- EXERCISE DIRECTIONS -
Only the lines from the one with "Given the list" onward are wanted, through the last line of the entries, set down exactly.

- DATA IN THIS EXERCISE -

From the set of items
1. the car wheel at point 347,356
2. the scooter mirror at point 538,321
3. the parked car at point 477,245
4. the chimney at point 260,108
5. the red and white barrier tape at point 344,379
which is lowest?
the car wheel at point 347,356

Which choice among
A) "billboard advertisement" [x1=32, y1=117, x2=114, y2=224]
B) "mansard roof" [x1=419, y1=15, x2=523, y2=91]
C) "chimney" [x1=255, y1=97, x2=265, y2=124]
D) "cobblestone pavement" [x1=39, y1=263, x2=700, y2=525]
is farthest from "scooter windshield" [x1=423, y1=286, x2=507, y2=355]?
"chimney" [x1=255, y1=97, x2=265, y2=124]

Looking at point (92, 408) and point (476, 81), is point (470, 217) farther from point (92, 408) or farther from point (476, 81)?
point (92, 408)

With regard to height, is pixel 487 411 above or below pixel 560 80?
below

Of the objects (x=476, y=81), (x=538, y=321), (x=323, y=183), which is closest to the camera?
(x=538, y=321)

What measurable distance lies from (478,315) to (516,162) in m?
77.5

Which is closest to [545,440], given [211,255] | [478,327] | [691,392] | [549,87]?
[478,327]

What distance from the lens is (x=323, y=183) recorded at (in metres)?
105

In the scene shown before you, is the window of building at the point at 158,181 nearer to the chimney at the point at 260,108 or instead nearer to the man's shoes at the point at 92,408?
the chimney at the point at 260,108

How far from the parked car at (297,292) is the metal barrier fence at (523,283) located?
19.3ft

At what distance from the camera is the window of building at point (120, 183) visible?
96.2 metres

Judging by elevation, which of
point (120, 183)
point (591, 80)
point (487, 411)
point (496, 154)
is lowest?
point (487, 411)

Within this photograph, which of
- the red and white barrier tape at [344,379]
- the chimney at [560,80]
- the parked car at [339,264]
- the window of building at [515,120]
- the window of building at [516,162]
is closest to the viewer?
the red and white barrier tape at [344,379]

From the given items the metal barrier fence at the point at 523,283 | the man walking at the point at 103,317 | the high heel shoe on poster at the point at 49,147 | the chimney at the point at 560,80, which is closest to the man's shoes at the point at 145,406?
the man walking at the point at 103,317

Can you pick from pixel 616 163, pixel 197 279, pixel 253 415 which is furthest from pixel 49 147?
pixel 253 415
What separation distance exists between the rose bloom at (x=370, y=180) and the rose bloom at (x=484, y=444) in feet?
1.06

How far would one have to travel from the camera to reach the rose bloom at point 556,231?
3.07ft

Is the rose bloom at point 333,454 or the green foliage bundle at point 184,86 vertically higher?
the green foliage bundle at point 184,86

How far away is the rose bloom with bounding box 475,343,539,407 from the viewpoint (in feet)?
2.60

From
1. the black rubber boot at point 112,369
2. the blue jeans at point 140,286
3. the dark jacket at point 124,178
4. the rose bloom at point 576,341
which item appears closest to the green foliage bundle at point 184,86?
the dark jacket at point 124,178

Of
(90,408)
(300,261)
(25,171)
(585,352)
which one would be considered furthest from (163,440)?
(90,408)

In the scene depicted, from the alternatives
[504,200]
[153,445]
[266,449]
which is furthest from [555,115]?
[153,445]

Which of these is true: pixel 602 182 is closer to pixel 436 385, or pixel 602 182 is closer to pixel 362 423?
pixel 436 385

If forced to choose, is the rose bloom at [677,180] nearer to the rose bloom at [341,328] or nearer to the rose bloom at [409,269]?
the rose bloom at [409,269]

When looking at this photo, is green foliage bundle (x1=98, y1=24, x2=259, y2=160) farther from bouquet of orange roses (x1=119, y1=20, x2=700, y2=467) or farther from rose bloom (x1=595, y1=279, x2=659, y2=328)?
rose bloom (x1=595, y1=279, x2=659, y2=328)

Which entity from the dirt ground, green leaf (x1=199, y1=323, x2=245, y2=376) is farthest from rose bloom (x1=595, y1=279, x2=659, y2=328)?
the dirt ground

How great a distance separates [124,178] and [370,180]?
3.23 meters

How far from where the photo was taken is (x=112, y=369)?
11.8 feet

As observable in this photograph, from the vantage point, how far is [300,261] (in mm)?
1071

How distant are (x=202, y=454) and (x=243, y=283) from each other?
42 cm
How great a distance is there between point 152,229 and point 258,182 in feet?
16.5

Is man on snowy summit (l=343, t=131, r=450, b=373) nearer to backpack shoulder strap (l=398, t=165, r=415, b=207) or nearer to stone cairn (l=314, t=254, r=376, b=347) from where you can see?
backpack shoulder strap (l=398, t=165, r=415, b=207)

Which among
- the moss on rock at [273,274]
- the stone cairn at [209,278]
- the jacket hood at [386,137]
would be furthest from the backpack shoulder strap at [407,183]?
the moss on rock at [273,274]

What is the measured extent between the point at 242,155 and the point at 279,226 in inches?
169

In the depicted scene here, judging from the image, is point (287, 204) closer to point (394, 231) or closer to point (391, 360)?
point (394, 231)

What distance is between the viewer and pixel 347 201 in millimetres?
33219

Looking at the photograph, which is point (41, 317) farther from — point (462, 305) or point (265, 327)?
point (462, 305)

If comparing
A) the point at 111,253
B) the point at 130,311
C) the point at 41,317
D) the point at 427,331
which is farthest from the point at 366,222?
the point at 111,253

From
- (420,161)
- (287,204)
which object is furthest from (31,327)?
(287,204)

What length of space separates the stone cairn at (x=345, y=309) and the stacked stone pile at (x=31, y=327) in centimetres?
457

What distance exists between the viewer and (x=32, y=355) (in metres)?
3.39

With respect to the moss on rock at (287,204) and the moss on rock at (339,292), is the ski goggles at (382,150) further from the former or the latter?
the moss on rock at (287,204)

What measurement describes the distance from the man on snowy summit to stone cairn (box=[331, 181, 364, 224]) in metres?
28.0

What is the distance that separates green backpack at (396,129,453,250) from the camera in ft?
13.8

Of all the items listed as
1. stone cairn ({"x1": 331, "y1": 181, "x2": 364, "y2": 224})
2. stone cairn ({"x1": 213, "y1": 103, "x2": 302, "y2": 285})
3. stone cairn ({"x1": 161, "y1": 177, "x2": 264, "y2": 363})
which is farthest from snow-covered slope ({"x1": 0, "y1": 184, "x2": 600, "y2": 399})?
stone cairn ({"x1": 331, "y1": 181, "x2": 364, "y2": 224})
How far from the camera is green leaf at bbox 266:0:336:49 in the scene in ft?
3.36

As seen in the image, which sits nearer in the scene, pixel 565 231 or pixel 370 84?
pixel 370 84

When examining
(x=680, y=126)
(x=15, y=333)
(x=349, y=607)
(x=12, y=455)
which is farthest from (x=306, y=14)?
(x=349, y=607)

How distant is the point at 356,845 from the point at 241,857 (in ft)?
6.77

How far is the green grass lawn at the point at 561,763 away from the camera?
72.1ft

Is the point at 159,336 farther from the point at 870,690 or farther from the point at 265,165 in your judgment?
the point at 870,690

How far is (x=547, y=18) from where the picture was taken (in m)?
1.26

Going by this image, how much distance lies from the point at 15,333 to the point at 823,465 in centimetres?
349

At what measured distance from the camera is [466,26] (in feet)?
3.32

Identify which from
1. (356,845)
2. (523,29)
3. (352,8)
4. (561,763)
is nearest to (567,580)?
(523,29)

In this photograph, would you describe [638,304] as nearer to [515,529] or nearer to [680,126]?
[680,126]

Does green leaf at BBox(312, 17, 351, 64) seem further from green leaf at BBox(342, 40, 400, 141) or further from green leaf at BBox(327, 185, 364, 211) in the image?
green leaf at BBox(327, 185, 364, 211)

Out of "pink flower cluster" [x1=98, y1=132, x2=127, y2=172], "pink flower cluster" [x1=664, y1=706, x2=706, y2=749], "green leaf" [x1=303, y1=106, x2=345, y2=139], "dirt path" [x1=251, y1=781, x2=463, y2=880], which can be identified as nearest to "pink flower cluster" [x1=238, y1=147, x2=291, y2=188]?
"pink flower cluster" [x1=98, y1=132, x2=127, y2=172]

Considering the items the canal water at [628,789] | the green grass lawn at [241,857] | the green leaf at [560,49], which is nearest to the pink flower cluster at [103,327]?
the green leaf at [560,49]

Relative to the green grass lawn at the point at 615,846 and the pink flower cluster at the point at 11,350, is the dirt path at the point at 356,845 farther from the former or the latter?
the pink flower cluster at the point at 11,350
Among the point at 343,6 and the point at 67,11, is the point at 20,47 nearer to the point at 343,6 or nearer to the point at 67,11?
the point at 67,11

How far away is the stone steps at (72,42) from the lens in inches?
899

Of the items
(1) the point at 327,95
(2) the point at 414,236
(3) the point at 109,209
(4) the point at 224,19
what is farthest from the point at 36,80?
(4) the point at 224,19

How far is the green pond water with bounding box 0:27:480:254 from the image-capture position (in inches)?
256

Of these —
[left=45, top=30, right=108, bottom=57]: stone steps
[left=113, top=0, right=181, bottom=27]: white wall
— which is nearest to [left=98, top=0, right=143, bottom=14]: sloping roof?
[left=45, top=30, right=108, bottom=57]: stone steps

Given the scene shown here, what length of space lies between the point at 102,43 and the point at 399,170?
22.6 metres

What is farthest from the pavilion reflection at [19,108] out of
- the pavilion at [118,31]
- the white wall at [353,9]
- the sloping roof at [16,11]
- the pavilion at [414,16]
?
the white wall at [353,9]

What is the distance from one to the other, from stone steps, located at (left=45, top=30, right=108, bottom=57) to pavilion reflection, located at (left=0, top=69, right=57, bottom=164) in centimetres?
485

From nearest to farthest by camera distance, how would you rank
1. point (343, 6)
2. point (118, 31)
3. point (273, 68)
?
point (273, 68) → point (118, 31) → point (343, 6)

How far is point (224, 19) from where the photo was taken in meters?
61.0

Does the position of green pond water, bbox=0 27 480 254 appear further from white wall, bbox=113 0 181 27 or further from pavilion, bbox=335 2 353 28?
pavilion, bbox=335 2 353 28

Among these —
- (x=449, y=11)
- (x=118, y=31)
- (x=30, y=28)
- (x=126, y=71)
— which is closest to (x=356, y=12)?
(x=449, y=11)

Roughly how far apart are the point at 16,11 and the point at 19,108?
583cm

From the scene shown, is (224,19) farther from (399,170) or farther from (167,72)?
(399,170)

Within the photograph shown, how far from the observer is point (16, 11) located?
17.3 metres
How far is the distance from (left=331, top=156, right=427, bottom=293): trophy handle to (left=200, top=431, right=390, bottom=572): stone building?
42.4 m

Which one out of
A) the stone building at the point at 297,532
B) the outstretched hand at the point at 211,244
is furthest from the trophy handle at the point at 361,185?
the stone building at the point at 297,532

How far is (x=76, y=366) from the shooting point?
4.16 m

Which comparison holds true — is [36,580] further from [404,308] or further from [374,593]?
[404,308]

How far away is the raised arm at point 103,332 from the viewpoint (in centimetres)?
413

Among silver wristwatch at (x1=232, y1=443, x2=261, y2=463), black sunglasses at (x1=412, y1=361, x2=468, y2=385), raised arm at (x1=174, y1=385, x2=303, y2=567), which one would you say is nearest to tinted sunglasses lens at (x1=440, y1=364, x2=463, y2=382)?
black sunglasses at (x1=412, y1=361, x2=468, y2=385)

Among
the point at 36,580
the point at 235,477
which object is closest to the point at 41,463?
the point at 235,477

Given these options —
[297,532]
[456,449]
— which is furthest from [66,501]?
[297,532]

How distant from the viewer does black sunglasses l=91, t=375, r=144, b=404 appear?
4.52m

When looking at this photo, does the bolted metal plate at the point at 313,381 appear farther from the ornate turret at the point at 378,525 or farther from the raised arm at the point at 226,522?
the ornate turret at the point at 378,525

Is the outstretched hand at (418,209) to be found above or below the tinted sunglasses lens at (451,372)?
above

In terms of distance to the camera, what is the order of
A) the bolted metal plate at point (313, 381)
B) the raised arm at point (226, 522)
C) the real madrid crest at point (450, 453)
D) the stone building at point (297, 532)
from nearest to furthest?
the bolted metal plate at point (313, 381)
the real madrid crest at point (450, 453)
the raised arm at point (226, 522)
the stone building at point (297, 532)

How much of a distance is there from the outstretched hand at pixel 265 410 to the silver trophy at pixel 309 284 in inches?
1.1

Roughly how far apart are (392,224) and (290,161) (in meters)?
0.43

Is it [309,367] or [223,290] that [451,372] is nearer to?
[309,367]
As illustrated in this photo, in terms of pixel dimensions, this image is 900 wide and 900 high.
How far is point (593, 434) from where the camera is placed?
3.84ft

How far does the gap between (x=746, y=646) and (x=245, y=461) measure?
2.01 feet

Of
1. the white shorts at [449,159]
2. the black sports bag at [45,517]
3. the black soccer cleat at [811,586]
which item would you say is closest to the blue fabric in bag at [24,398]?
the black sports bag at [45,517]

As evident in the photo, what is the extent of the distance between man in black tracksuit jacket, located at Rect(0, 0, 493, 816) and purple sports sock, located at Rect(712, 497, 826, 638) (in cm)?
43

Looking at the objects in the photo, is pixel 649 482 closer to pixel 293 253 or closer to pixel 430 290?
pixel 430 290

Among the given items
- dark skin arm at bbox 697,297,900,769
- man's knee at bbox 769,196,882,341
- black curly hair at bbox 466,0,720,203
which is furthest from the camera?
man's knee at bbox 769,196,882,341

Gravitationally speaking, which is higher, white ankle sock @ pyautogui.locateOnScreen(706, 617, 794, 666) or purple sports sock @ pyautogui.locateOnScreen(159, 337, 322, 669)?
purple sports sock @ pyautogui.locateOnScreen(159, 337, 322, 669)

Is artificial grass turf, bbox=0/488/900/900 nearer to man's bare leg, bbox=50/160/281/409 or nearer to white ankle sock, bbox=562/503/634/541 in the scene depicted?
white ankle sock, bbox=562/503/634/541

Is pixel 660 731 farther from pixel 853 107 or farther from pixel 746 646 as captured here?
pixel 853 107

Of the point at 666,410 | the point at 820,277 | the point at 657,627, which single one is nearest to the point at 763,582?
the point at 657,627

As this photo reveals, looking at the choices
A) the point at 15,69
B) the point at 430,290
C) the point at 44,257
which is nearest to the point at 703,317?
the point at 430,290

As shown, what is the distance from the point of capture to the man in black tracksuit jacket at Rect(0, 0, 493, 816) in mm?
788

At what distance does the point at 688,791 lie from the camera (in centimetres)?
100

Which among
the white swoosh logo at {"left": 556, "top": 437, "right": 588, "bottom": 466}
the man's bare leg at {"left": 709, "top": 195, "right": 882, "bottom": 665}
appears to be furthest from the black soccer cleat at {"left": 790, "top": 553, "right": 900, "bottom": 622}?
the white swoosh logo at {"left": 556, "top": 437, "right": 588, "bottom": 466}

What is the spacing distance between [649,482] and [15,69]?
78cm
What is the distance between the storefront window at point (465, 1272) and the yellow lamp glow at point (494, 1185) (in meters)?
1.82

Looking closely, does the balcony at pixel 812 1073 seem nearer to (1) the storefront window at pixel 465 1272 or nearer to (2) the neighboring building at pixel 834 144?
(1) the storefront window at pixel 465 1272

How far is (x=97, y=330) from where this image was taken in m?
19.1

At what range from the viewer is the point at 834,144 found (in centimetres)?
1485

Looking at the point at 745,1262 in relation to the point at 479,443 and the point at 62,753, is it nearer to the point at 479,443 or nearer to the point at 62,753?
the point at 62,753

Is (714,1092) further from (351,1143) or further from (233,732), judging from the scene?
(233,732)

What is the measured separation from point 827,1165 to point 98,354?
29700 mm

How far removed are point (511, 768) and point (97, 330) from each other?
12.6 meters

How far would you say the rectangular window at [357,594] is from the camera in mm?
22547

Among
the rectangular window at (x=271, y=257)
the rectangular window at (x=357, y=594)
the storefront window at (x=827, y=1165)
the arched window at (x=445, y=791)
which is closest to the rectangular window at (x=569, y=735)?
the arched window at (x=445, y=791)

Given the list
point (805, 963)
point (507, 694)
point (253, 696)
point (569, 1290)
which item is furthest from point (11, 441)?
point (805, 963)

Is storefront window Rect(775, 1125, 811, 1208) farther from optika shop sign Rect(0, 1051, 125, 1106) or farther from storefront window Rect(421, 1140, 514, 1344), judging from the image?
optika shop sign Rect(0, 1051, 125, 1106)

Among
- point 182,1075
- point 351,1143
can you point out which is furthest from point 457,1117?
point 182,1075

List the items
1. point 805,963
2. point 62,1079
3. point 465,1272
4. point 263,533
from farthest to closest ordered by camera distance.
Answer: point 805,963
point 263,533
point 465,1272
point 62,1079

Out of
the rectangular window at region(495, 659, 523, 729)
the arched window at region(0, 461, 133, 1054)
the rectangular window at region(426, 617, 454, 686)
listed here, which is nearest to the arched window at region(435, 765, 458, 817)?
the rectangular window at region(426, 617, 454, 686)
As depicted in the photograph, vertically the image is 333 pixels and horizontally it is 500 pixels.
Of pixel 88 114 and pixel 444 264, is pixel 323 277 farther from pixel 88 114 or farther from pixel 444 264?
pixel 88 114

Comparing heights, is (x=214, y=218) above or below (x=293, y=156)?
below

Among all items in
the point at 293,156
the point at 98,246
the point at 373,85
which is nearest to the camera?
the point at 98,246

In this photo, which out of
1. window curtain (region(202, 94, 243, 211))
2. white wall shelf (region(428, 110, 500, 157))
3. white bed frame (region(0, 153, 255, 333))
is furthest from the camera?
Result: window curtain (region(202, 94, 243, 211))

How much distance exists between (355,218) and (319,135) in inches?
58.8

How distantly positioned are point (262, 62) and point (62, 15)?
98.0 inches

- EXERCISE SOLUTION -
Given the list
point (805, 963)
point (507, 694)
point (253, 696)
point (569, 1290)
which item is furthest from point (11, 441)?
point (805, 963)

Is storefront window Rect(775, 1125, 811, 1208) farther from optika shop sign Rect(0, 1051, 125, 1106) or farther from storefront window Rect(421, 1140, 514, 1344), judging from the image?
optika shop sign Rect(0, 1051, 125, 1106)

Among
- point 182,1075
- point 351,1143
can you point out which is furthest from point 457,1117?
point 182,1075

List the items
1. point 805,963
2. point 62,1079
3. point 465,1272
4. point 263,533
from farthest to closest ordered by camera distance.
Answer: point 805,963
point 263,533
point 465,1272
point 62,1079

Out of
the rectangular window at region(495, 659, 523, 729)
the arched window at region(0, 461, 133, 1054)
the rectangular window at region(426, 617, 454, 686)
listed here, which is nearest to the arched window at region(435, 765, 458, 817)?
the rectangular window at region(426, 617, 454, 686)
As depicted in the photograph, vertically the image is 333 pixels and horizontally it is 500 pixels.
Of pixel 88 114 and pixel 444 264, is pixel 323 277 farther from pixel 88 114 or farther from pixel 444 264?
pixel 88 114

Comparing heights, is (x=214, y=218) above or below (x=293, y=156)?
below

Among all items in
the point at 293,156
the point at 98,246
the point at 373,85
which is nearest to the camera?
the point at 98,246

In this photo, which out of
1. window curtain (region(202, 94, 243, 211))
2. white wall shelf (region(428, 110, 500, 157))
3. white bed frame (region(0, 153, 255, 333))
is furthest from the camera?
Result: window curtain (region(202, 94, 243, 211))

How much distance exists between (355,218) and (319,135) in inches?
58.8

How distantly positioned are point (262, 62) and point (62, 15)?
98.0 inches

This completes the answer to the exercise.